• DOCUMENT EXCERPT

— Start —

In an agreement announced overnight, the European Union offered $100 billion to stem an imminent Greek debt default in exchange for a 50% haircut to Greek bondholders. This is a bittersweet victory for those of us who believe in the power of the free market.

When the US government undertook its largest round of bailouts in 2008, it bought nearly worthless assets at 100¢ on the dollar. At the very least, European authorities have recognized that taxpayers shouldn't be responsible for shouldering the entire burden of bondholders' investments. However, Brussels is still committed to making taxpayers bear some of the losses - and this is still fraught with moral hazard.

In the absence of continued EU bailouts, Greece would have been shut out of international credit markets years ago. The purpose of European "assistance" has been to keep the Greek debt market liquid enough for Greece to continue borrowing a little bit longer. In theory, this was supposed to buy the Greek authorities time to get their house in order - but, in actuality, it has removed the very incentives necessary to make them reform.

— End —

• DATA LINES
— Start —

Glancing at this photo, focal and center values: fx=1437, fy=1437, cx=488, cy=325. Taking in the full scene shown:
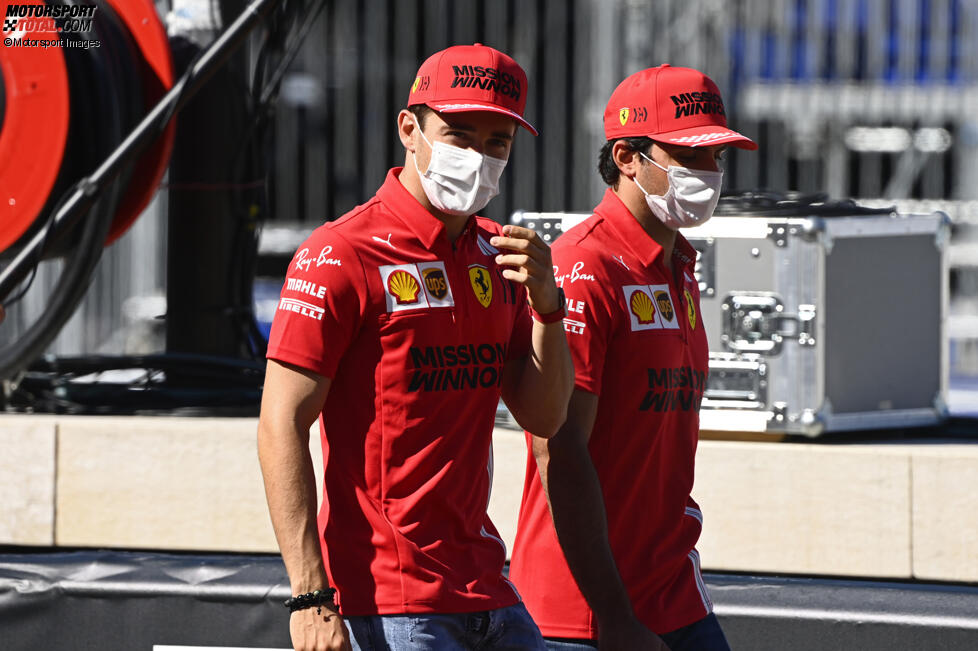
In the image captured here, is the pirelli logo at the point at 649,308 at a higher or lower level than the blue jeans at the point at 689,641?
higher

— End —

• WORK TO DO
#1 In the Greek debt commentary, how much did the European Union offer to stem an imminent Greek default?
#2 In the Greek debt commentary, rewrite the passage between "In an agreement" and "the free market.", inclusive, updating it so that "overnight" becomes "this morning".

• EXPECTED OUTPUTS
#1 $100 billion.

#2
In an agreement announced this morning, the European Union offered $100 billion to stem an imminent Greek debt default in exchange for a 50% haircut to Greek bondholders. This is a bittersweet victory for those of us who believe in the power of the free market.